Written request
Reproduce all of the entries below word for word, and leave the picture out of your answer.

### Records supplied ###

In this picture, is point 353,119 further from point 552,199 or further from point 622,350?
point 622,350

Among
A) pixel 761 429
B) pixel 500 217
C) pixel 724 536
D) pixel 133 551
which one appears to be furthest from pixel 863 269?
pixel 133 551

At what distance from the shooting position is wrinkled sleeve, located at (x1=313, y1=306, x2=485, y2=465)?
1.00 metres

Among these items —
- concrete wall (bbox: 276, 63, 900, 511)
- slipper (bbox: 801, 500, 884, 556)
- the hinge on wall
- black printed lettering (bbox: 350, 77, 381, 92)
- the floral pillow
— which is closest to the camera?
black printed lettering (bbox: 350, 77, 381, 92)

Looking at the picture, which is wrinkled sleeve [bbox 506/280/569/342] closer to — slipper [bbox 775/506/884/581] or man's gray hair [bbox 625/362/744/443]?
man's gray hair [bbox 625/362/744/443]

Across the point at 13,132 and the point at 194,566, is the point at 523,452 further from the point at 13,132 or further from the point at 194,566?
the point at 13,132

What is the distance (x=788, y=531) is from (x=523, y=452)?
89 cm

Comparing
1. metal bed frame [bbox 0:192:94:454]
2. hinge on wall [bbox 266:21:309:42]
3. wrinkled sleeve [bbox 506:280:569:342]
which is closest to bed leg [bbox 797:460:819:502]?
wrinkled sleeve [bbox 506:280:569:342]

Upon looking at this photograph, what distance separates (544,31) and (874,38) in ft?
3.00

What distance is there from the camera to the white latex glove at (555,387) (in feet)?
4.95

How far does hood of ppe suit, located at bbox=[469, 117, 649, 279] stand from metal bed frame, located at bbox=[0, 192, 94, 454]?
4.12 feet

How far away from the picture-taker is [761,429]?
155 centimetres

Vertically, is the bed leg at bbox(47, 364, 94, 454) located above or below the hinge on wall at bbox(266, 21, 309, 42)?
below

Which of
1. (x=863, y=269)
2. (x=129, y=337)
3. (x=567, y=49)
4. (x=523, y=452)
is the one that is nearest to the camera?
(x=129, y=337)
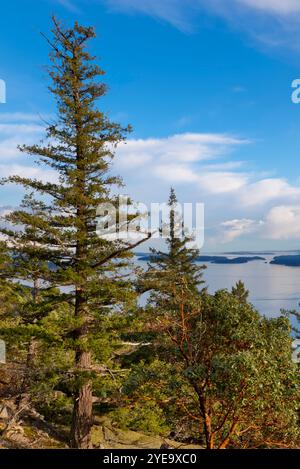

###

Finished answer
In this picture, is point 353,119 further from point 552,199 or further from point 622,350?
point 622,350

Among
A) pixel 761 429
B) pixel 500 217
C) pixel 724 536
D) pixel 133 551
which one appears to be furthest from pixel 863 269?
pixel 133 551

At what distance from the shooting position is wrinkled sleeve, located at (x1=313, y1=306, x2=485, y2=465)?
1.00 metres

Among these items —
- concrete wall (bbox: 276, 63, 900, 511)
- slipper (bbox: 801, 500, 884, 556)
- the hinge on wall
- black printed lettering (bbox: 350, 77, 381, 92)
- the floral pillow
— which is closest to the camera?
black printed lettering (bbox: 350, 77, 381, 92)

Looking at the picture, which is wrinkled sleeve [bbox 506/280/569/342] closer to — slipper [bbox 775/506/884/581] or man's gray hair [bbox 625/362/744/443]?
man's gray hair [bbox 625/362/744/443]

Across the point at 13,132 and the point at 194,566, is the point at 523,452 further from the point at 13,132 or further from the point at 194,566?
the point at 13,132

What is the distance (x=788, y=531) is from (x=523, y=452)?
89 cm

Comparing
1. metal bed frame [bbox 0:192:94:454]
2. hinge on wall [bbox 266:21:309:42]
3. wrinkled sleeve [bbox 506:280:569:342]
which is closest to bed leg [bbox 797:460:819:502]?
wrinkled sleeve [bbox 506:280:569:342]

Upon looking at this photograph, what distance separates (544,31) and (874,38) in ft?
3.00

What distance is there from the camera to the white latex glove at (555,387) (in feet)?
4.95

How far does hood of ppe suit, located at bbox=[469, 117, 649, 279] stand from metal bed frame, located at bbox=[0, 192, 94, 454]?
4.12 feet

How far away from the picture-taker is [761,429]?
155 centimetres

Vertically, is the bed leg at bbox(47, 364, 94, 454) located above or below the hinge on wall at bbox(266, 21, 309, 42)?
below

Which of
1. (x=863, y=269)
2. (x=129, y=337)
3. (x=567, y=49)
4. (x=523, y=452)
is the one that is nearest to the camera?
(x=129, y=337)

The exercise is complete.